### YOUR INSTRUCTIONS
Copy the data below, from the line that contains "What is the value for ปี 2565" through the line that contains "What total amount", including both of those lines. Leave the pictures out.

### MATERIAL SHOWN
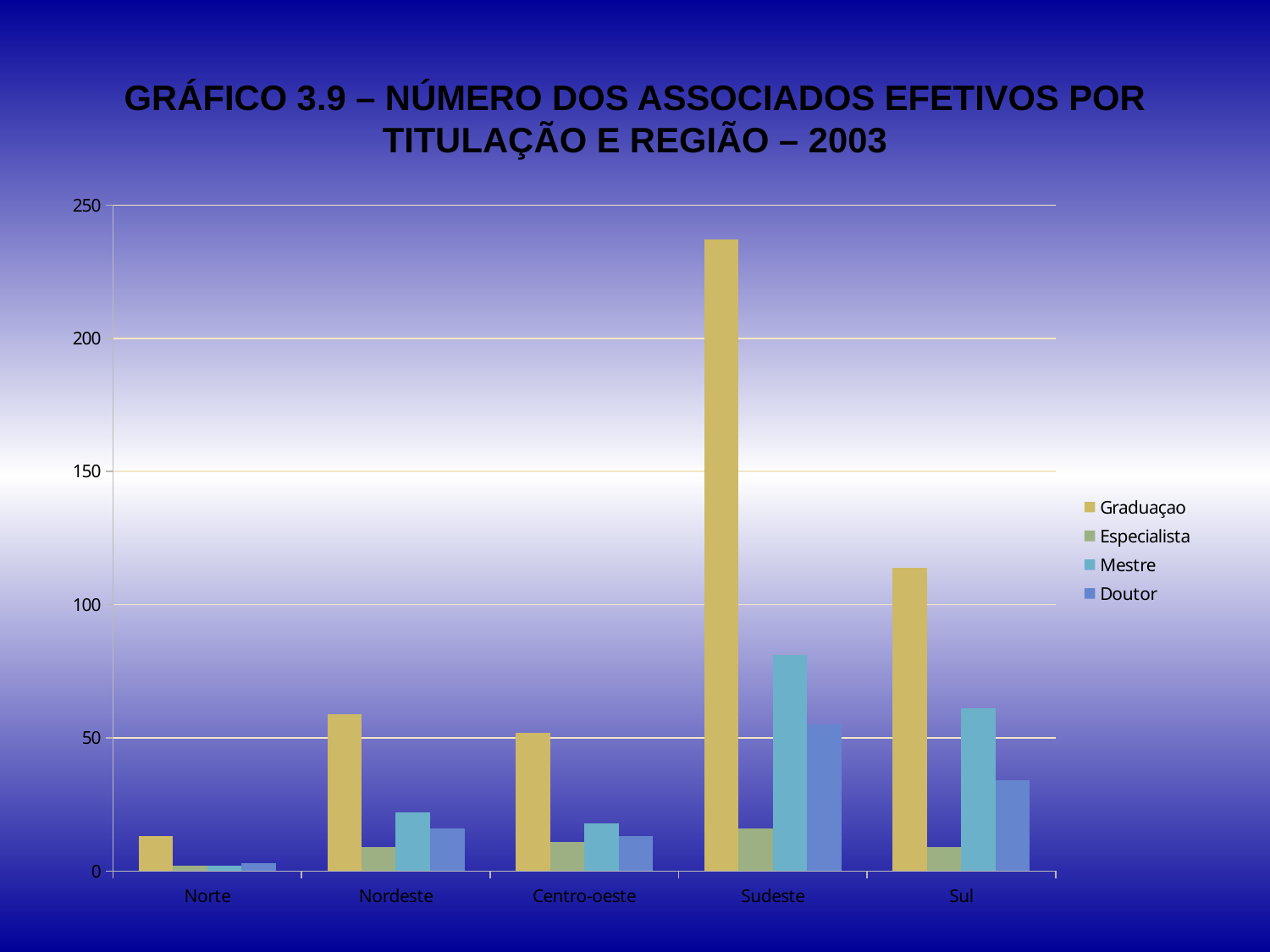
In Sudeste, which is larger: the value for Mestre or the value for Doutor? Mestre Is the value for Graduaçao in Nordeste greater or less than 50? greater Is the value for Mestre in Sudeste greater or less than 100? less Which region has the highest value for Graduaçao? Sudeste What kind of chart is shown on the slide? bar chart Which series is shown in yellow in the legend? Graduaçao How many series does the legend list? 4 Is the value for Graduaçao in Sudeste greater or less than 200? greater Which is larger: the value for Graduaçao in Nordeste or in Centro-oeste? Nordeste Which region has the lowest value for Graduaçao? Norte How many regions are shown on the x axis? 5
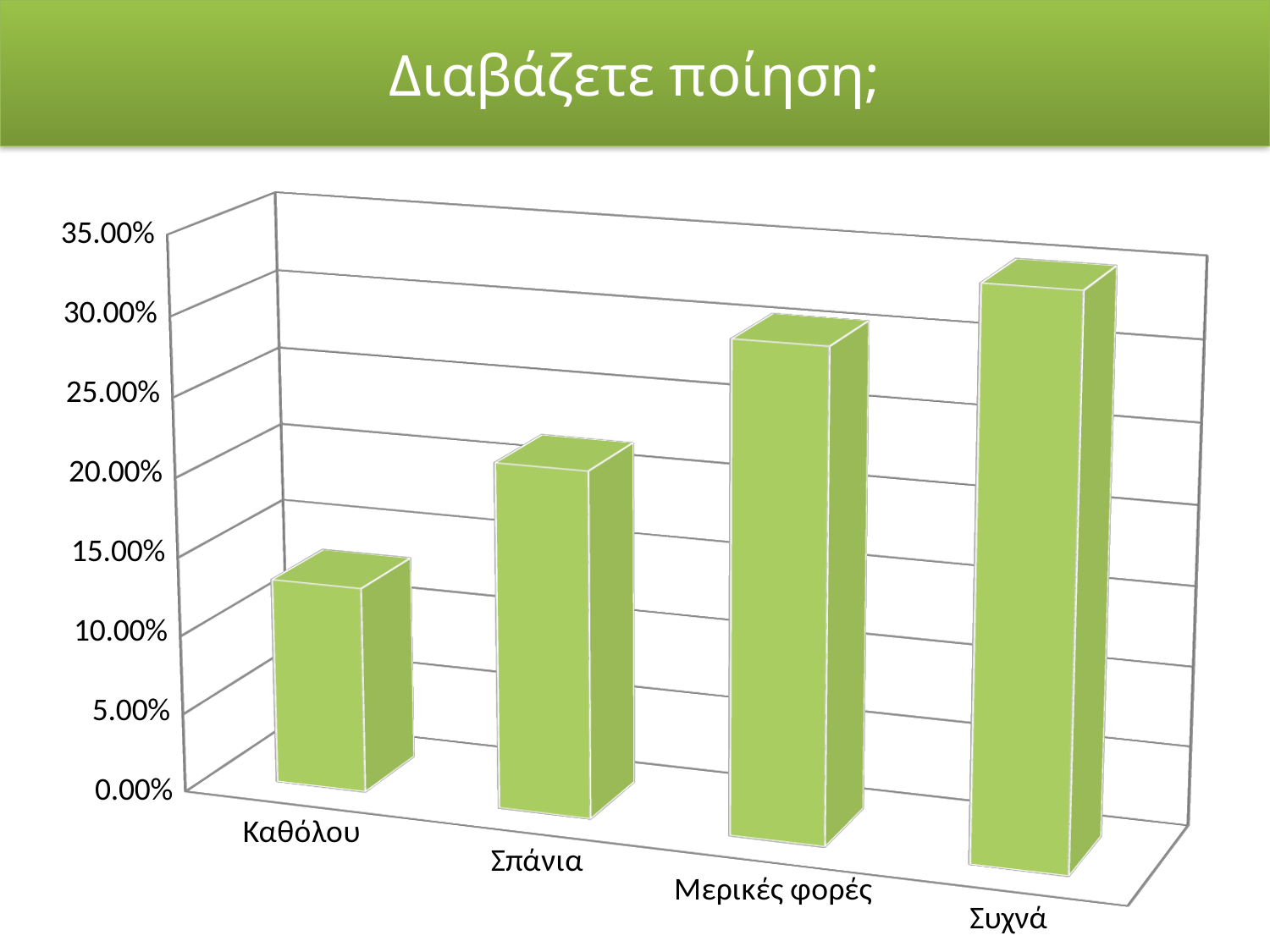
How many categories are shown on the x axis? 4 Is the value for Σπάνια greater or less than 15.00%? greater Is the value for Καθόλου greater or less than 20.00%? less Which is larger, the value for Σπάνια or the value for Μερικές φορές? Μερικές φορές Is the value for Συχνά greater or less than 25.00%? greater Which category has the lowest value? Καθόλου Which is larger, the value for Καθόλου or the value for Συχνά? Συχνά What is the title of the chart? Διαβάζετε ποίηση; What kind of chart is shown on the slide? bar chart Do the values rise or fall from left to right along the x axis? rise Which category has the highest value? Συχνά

...

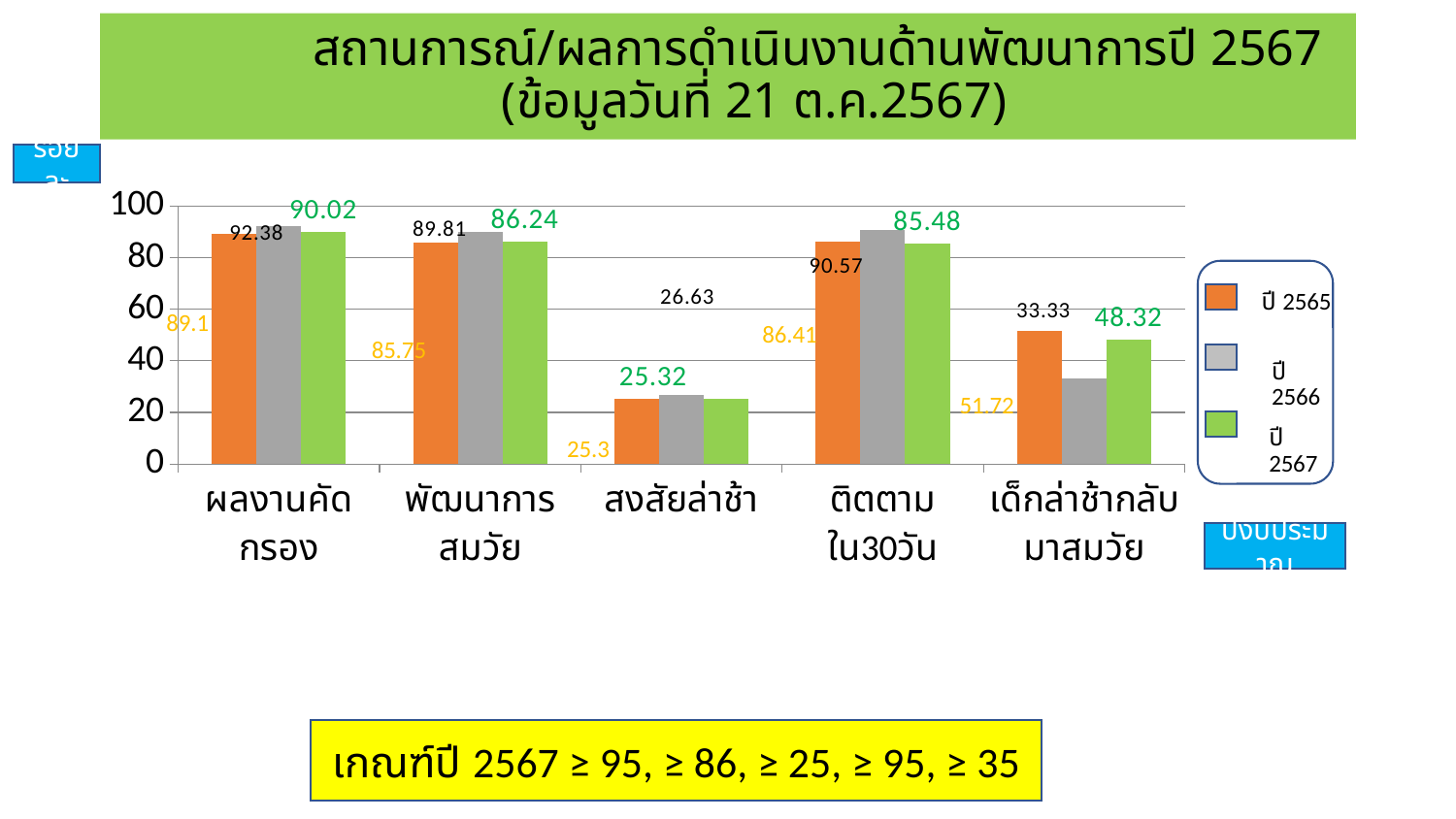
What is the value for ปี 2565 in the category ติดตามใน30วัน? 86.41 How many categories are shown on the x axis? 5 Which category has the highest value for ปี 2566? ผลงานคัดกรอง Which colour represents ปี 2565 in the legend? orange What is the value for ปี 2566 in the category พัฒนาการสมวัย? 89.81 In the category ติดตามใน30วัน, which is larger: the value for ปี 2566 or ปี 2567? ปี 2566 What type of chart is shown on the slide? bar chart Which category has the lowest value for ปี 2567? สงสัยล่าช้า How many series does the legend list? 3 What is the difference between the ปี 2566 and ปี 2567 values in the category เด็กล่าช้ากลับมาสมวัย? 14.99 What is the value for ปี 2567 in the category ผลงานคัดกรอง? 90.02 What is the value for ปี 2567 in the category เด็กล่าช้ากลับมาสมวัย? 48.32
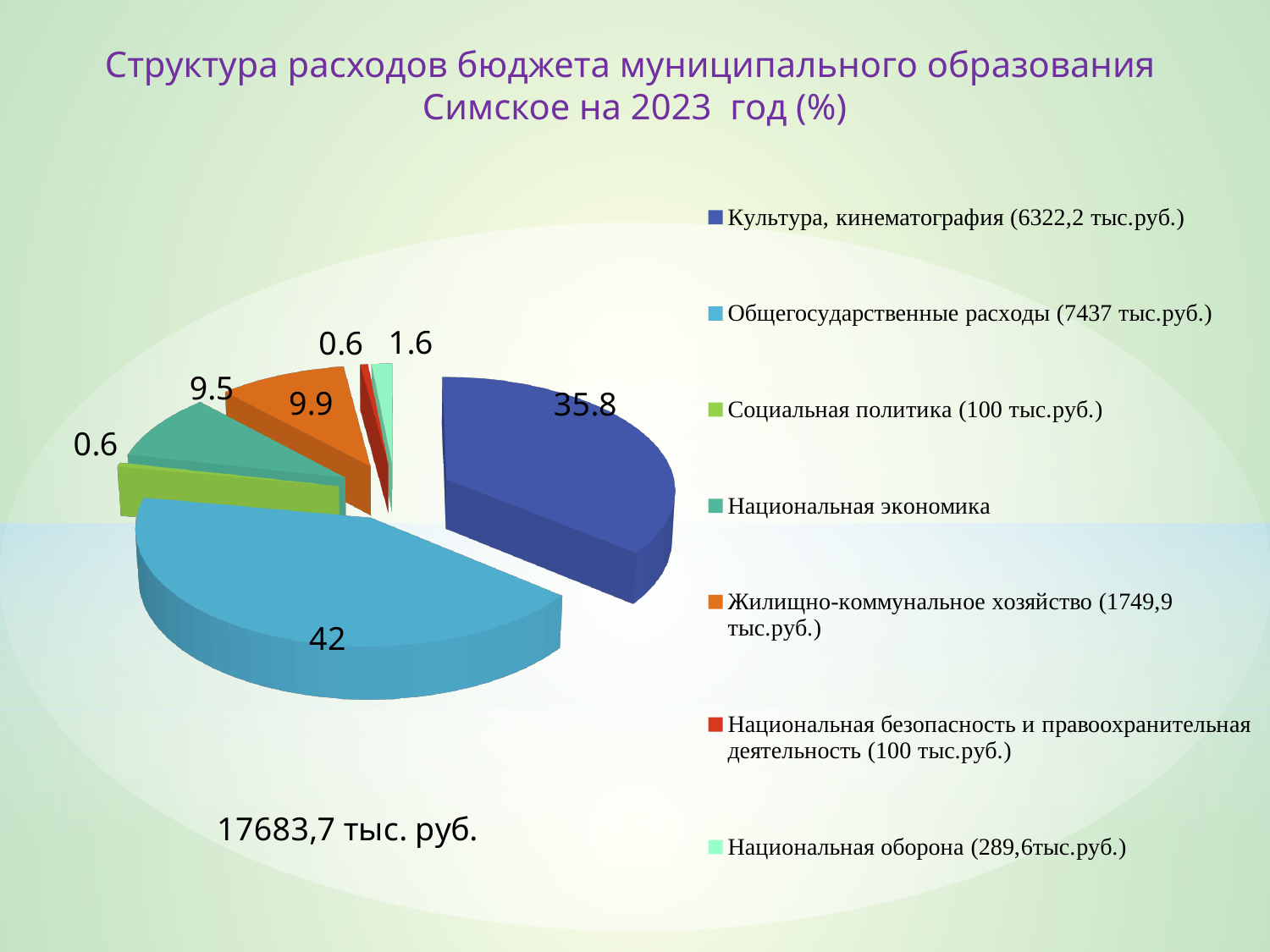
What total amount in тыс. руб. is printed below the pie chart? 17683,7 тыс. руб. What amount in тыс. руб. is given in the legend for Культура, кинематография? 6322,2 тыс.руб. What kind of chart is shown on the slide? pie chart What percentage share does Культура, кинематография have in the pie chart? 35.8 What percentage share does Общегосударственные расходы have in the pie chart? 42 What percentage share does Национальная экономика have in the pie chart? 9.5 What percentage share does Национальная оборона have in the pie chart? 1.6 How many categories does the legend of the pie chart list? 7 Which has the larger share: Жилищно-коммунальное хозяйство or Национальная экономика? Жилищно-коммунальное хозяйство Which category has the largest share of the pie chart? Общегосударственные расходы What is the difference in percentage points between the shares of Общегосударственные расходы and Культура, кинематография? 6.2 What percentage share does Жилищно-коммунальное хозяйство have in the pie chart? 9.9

---

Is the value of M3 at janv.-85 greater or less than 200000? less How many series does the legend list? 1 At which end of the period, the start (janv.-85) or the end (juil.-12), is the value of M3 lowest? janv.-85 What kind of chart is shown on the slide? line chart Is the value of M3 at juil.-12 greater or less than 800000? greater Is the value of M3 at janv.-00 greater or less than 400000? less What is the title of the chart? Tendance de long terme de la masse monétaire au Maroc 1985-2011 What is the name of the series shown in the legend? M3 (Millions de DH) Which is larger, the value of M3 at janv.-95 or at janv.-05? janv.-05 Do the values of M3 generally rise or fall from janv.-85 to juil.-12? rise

### ANSWER SPACE
What is the value for ปี 2565 in the category ติดตามใน30วัน? 86.41 How many categories are shown on the x axis? 5 Which category has the highest value for ปี 2566? ผลงานคัดกรอง Which colour represents ปี 2565 in the legend? orange What is the value for ปี 2566 in the category พัฒนาการสมวัย? 89.81 In the category ติดตามใน30วัน, which is larger: the value for ปี 2566 or ปี 2567? ปี 2566 What type of chart is shown on the slide? bar chart Which category has the lowest value for ปี 2567? สงสัยล่าช้า How many series does the legend list? 3 What is the difference between the ปี 2566 and ปี 2567 values in the category เด็กล่าช้ากลับมาสมวัย? 14.99 What is the value for ปี 2567 in the category ผลงานคัดกรอง? 90.02 What is the value for ปี 2567 in the category เด็กล่าช้ากลับมาสมวัย? 48.32
What total amount in тыс. руб. is printed below the pie chart? 17683,7 тыс. руб. What amount in тыс. руб. is given in the legend for Культура, кинематография? 6322,2 тыс.руб. What kind of chart is shown on the slide? pie chart What percentage share does Культура, кинематография have in the pie chart? 35.8 What percentage share does Общегосударственные расходы have in the pie chart? 42 What percentage share does Национальная экономика have in the pie chart? 9.5 What percentage share does Национальная оборона have in the pie chart? 1.6 How many categories does the legend of the pie chart list? 7 Which has the larger share: Жилищно-коммунальное хозяйство or Национальная экономика? Жилищно-коммунальное хозяйство Which category has the largest share of the pie chart? Общегосударственные расходы What is the difference in percentage points between the shares of Общегосударственные расходы and Культура, кинематография? 6.2 What percentage share does Жилищно-коммунальное хозяйство have in the pie chart? 9.9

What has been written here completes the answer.